EXTRACTED RECORDS
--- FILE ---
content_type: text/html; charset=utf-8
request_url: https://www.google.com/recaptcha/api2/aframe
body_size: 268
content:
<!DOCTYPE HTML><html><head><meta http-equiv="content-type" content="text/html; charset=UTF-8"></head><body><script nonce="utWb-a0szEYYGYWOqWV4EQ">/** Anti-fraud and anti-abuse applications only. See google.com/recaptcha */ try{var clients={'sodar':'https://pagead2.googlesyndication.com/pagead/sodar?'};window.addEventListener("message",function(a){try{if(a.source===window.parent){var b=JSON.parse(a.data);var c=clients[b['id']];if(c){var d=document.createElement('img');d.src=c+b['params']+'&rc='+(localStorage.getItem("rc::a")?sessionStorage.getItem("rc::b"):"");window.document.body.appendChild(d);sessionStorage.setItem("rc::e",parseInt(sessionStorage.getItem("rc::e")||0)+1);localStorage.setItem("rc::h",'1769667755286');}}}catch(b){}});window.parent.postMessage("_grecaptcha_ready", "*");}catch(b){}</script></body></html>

...

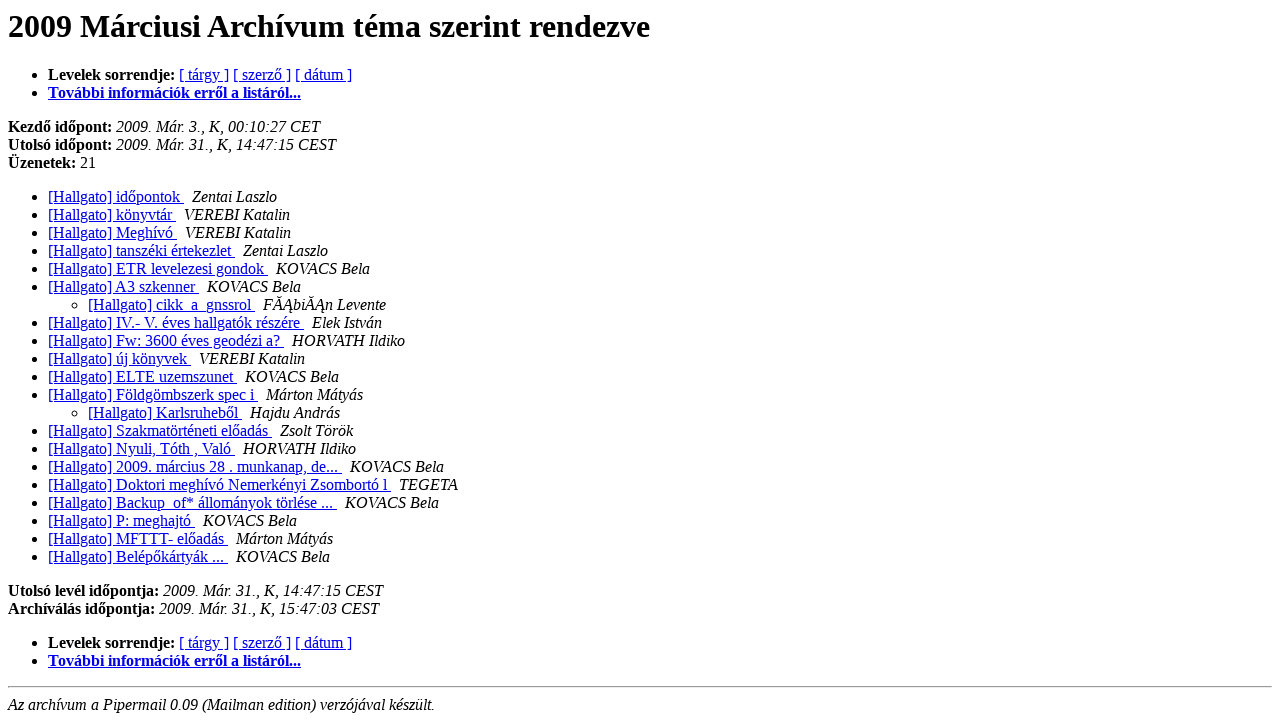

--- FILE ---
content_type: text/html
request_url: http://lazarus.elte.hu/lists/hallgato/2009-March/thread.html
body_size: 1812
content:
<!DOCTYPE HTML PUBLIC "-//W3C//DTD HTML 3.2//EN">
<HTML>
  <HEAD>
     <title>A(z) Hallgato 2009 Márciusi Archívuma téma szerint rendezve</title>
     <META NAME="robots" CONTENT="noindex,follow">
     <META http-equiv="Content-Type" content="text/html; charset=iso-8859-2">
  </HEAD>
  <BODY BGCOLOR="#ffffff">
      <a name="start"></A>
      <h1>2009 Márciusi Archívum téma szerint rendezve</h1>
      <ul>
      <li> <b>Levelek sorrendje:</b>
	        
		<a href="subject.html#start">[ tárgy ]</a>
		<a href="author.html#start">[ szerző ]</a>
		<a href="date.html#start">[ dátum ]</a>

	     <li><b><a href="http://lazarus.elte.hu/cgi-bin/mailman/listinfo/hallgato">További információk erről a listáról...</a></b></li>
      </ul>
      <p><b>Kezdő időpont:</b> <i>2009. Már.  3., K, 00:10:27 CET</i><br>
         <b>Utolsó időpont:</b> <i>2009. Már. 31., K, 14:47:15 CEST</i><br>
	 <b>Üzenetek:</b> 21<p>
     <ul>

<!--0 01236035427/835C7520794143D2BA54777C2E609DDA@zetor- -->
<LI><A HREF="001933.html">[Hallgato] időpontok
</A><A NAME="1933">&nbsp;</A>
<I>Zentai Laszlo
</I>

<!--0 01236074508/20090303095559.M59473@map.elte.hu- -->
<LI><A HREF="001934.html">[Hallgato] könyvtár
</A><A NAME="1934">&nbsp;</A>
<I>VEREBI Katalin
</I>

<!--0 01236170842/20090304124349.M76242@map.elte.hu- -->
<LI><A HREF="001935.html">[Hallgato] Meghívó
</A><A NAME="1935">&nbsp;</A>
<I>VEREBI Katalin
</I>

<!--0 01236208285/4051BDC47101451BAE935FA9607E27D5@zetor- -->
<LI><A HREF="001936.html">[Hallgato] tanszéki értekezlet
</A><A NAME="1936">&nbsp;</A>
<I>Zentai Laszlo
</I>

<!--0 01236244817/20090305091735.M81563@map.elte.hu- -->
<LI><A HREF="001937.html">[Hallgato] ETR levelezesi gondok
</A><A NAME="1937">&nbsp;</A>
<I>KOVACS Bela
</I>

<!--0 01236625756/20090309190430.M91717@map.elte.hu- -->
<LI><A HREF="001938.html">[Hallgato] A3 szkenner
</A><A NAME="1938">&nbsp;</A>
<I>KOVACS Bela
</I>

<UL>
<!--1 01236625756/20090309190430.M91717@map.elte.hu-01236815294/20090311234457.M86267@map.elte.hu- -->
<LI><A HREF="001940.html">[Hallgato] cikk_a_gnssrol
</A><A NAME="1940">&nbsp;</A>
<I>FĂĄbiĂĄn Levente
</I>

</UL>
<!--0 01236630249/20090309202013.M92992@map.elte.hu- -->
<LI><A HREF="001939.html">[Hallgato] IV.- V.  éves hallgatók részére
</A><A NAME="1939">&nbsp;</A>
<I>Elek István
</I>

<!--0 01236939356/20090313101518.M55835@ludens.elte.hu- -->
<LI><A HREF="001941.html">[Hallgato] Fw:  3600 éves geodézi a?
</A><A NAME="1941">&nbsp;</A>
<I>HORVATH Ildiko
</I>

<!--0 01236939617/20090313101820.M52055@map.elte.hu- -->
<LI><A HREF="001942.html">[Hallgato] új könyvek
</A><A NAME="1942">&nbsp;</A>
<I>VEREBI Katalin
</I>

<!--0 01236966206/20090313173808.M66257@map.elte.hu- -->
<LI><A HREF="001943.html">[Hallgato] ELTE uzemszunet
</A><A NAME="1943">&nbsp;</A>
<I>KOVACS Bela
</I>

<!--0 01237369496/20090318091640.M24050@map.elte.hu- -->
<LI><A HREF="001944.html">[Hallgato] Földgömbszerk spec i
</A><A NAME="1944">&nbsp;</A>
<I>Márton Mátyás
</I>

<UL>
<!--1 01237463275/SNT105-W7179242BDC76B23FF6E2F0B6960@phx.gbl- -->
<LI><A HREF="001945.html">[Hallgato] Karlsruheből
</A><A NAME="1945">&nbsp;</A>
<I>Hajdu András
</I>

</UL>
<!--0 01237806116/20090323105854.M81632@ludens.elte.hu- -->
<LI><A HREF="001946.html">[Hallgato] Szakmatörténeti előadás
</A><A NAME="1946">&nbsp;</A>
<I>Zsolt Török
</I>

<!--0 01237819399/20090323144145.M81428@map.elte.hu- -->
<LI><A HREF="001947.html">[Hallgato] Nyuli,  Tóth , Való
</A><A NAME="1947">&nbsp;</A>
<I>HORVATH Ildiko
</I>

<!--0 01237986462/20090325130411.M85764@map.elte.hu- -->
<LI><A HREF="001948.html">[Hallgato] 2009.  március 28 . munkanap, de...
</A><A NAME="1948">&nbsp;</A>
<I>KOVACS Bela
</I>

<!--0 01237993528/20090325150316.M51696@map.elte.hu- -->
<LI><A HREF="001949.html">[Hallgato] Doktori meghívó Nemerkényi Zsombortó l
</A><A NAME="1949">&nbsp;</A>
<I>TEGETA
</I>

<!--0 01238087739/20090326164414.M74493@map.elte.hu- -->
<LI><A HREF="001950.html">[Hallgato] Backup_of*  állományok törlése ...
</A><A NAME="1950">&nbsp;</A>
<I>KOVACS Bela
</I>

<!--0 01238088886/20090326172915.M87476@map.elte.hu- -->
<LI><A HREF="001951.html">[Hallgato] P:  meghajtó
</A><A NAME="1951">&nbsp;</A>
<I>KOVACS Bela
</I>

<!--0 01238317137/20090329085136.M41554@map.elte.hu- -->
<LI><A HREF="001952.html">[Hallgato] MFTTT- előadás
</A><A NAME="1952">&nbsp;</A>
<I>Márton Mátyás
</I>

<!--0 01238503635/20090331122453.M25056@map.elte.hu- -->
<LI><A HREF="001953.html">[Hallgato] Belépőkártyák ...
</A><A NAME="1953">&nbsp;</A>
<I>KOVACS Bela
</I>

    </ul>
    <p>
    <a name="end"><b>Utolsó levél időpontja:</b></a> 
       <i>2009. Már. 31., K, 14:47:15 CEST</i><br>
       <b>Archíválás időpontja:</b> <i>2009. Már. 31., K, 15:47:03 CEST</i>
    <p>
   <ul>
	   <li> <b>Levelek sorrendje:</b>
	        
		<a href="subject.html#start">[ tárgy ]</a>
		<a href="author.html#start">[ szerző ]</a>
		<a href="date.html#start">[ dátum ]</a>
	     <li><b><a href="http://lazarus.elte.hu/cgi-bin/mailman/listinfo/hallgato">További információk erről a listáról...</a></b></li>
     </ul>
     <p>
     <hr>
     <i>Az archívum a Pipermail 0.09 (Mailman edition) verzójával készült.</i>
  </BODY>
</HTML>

WHAT THE TASK REQUIRES
Please state the number of lines in the listing that include the word "rendezve", with no other words.

RESPONSE
2